Contrairement à ce qu’affirment certains politiciens, la virilité et la déconstruction ne sont pas inconciliables.
Marlène Schiappa, ministre déléguée en charge de la Citoyenneté affirmait dans Le Point (Eloge de l’homme construit) être contre la déconstruction masculine. Elle y attribuait des combats et opinions qui n’ont pas lieu d’être aux défenseurs du concept. Elle déclarait sur FranceInfo :
« Je pense qu’il n’y a pas deux catégories d’hommes. Je pense que la vie n’est pas manichéenne et je pense qu’il n’y a pas d’un côté :
- Les gentils féministes écologistes déconstruits sympas avec leur femme
- Et de l’autre côté les méchants réactionnaires machos qui traitent mal leur femme
Je pense qu’il y a des supporters de l’OM qui sont des gros barbus et qui traitent très bien leurs enfants et il y a des intellectuels féministes de gauche qui frappent leur femme »
Comme le décrit Clément Viktorovitch dans sa chronique, il n’a jamais été question d’opposer deux prétendues catégories.
Marlène Schiappa trace ici elle-même un lien entre les supporters de l’OM et la maltraitance des enfants ou entre des « réactionnaires » et le machisme.
« L’homme déconstruit » représente un mode de vie et de pensée personnel. Des degrés différents de déconstruction existent et chaque homme peut avancer à son propre rythme vers l’inclusivité et l’acceptation de l’autre.
Le discours et l’édito de Marlène Schiappa prouvent un fait : la déconstruction masculine subit de la réappropriation politique.
La politique et l’homme déconstruit
Caricaturalement, nous pourrions affirmer que 75% des jeunes s’estiment déconstruits, que les votants de gauche affichent un taux de déconstruction masculine exorbitant (EELV 76%), ou que 69% des votants d’extrêmes gauches mettraient plus en avant le plaisir féminin durant un rapport sexuel, etc.

Extrait de données>
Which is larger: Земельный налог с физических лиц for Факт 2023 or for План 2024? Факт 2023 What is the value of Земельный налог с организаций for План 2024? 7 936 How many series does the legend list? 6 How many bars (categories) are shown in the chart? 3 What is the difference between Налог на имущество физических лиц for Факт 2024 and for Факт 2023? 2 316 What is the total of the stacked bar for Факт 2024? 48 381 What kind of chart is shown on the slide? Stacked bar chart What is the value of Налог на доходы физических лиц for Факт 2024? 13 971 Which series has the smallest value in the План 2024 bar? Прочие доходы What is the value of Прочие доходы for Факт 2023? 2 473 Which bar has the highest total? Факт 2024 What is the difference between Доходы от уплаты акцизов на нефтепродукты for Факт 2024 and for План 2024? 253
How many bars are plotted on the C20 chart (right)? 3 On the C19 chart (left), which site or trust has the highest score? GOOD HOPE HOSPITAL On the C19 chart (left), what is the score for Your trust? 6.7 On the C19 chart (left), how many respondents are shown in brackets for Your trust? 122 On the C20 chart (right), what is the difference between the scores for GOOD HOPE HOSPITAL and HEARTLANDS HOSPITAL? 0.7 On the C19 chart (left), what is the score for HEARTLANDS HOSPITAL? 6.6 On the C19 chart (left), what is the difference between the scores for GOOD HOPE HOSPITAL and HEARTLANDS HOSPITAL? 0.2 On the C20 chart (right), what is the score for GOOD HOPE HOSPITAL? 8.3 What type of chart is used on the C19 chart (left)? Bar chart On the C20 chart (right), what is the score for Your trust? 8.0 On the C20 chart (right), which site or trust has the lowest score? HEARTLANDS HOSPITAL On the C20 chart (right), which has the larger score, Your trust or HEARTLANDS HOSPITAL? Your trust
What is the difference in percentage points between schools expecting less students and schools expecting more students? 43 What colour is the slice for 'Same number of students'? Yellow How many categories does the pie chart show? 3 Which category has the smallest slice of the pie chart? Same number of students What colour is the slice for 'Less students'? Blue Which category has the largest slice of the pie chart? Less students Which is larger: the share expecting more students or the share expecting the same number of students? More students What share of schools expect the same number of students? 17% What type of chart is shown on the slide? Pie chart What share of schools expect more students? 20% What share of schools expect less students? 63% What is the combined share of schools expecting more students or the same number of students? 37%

Liste des tâches>
[1] Pouvez-vous traduire en anglais cette phrase du texte sur la déconstruction masculine : « Comme le décrit Clément Viktorovitch dans sa chronique, il n’a jamais été question d’opposer deux prétendues catégories. » ?
[2] Pourriez-vous reprendre le texte sur la déconstruction masculine à la suite de sa dernière phrase et en écrire la suite ?

Réponses attendues>
[1] As Clément Viktorovitch describes in his column, it was never a question of setting two supposed categories against each other.

[2]
A l’inverse, 46% des votants d’extrême droite souhaiteraient être dominant au sein du foyer, 41% des votants du centre droit souhaiteraient contrôler la façon dont leur compagne s’habille et 48% de ces mêmes votants refuseraient d’accorder plus de place au plaisir féminin lors des rapports sexuels.
Ces statistiques proviennent d’une étude Ifop et mettent en avant l’estime que les individus ont sur la déconstruction masculine : se sentent-ils « déconstruits » ?
Or, si un individu n’a pas la bonne perception de ce que représente la déconstruction masculine, il devient évident qu’il ne se sentira pas déconstruit.
Les politiciens jouent donc volontairement avec cette perception quitte à mal définir, voir diaboliser les personnes prônant un mode de vie plus inclusif. Le but ? Radicaliser les votants dans leur conviction.
Le « Wokisme » avait également servi de marqueur politique. Ce terme définissait à l’origine l’ensemble des personnes « éveillées »/conscientes des problèmes sociétaux (racisme, sexisme, etc.) et a été réutilisé, redéfinit par des politiciens pour devenir un marqueur de révisionnisme historique et décrire exactement l’inverse du sens originel du mot :
« Je combats tous les mouvements qui veulent nous déconstruire. Le wokisme, c’est la guerre des races, la guerre des sexes, des orthographes, la guerre des mémoires. C’est le contraire de la République. » déclarait Valérie Pécresse lors de son discours du 13 février.
Selon la candidate LR, le wokisme et la déconstruction seraient contraire aux valeurs de la République : être en quête de liberté, d’égalité et de fraternité ne conviendrait alors pas aux idéaux d’un pays dont ces mots en sont la devise ?
La déconstruction un processus infini
La déconstruction masculine s’opère à différents niveaux. Il n’y a pas d’un côté les hommes déconstruits et de l’autre les hommes à la masculinité toxique mais une quantité de nuances et de niveaux de déconstruction variables.
La déconstruction masculine peut aller :
- d’accepter de pleurer en public (33% de refus chez les hommes) à s’ouvrir au plaisir prostatique (76% de refus chez les hommes).
- d’accepter que sa femme gagne plus d’argent que soi (11% de refus chez les hommes) à arrêter de travailler plusieurs années pour s’occuper des enfants (31% de refus)
Déconstruire sa propre masculinité représente un processus de pensée et un mode de vie plus ou moins long selon les individus et la quantité d’opinions ancrées à rebâtir.
Ce processus évolue avec le temps et la société. Il représente alors une quête infinie de remises en question et de réévaluations des stéréotypes.